There was a time when I noticed everything because I was a part of it. Sometimes I can feel it again too, for a split second when I see a raindrop hit the roof outside my bedroom window and come out of myself again to notice that other things exist outside my head. Things exist like streets and people and whisky and blackcurrant and plans. Once I notice I’m feeling the feeling then it’s gone, like déjà vu or the lingering of a gentle sneeze or an optical illusion. I try to catch it sometimes but it always catches up with me when I’m not looking or I’m free for a moment, when I’m walking streets we might have walked once upon a time, when I don’t feel old or finished. When I don’t feel like my best years aren’t ahead of me.
You are the display living rooms in Ikea, perfect and unabashedly so brightly lit. You are me at five years old climbing onto my windowsill watching trains pass on their way to London, my rushing view of what adulthood looked like from inside those snug compartments.
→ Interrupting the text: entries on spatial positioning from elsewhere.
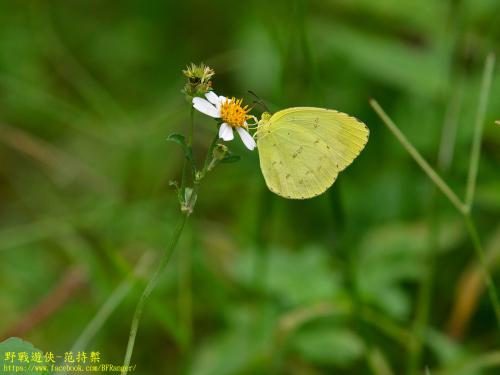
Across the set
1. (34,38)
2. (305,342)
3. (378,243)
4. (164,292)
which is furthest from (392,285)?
(34,38)

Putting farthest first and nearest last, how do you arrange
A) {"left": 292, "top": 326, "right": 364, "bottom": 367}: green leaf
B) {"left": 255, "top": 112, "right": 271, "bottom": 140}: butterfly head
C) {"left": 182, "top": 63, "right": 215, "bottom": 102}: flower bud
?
{"left": 292, "top": 326, "right": 364, "bottom": 367}: green leaf, {"left": 255, "top": 112, "right": 271, "bottom": 140}: butterfly head, {"left": 182, "top": 63, "right": 215, "bottom": 102}: flower bud

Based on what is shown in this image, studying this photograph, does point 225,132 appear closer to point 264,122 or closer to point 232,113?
point 232,113

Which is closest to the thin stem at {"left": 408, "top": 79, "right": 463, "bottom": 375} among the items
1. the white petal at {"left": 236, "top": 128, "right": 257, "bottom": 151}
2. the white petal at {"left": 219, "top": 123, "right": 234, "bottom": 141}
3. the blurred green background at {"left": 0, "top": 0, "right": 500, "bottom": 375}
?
the blurred green background at {"left": 0, "top": 0, "right": 500, "bottom": 375}

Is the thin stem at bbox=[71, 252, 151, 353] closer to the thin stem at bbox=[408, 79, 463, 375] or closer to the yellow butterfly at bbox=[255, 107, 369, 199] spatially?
the yellow butterfly at bbox=[255, 107, 369, 199]

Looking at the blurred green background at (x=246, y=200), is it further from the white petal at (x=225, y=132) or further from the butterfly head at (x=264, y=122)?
the white petal at (x=225, y=132)

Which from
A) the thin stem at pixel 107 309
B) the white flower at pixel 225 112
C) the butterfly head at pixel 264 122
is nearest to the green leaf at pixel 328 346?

And now I sit on those trains going back and forth to nowhere feeling restless and hungry and I take it all for granted because I’m already dull without you. You’re the first book I ever learnt to read and now the more I turn the pages the less I take it in. You’re the first time I looked at an Atlas and realised the world wasn’t just my mother and my house and my cuddly toys. You’re the first gifts I remember getting, back when the contents were even sweeter than the anticipation, when I felt like I deserved something from somebody else just for being me. You’re me not taking care of myself at all because I’m really taking care of myself for once. You’re living and I want to live again.
You are all the stories in my mind and everything I’ve ever done. You’re the reason I didn’t eat and the reason I eat too much. You’re the reason I’m not even me, because I am so wholly and truly you. The feeling surrounds me for split seconds each day now. It catches in my throat and flutters in my heart. I see life. I see something different. I see the past without the memories and nothing is black and white, it’s pink sunsets and ice cold clear water on my palms. The longer I stay here the longer the feeling will surround me and I’ll know it soon. I’ll know when I’m ready.